Restate the whole listing below word for word and keep the images out.

* _Data extract_:
────
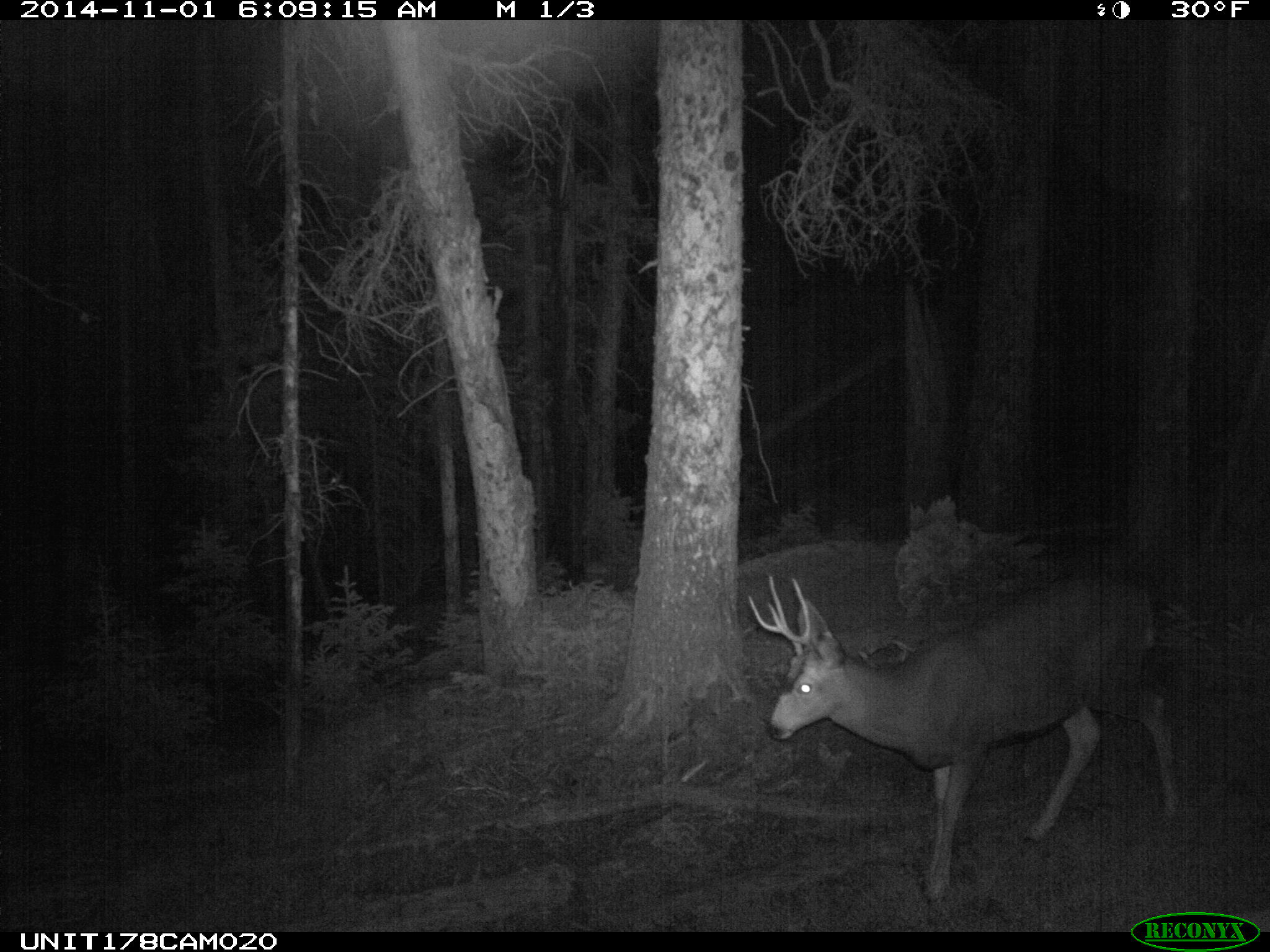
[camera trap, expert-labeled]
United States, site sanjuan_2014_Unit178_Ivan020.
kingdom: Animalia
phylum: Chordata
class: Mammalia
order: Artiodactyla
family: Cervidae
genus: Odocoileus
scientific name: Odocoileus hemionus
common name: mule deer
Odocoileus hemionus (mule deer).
────
* _Reply to the exercise_:
[camera trap, expert-labeled]
United States, site sanjuan_2014_Unit178_Ivan020.
kingdom: Animalia
phylum: Chordata
class: Mammalia
order: Artiodactyla
family: Cervidae
genus: Odocoileus
scientific name: Odocoileus hemionus
common name: mule deer
Odocoileus hemionus (mule deer).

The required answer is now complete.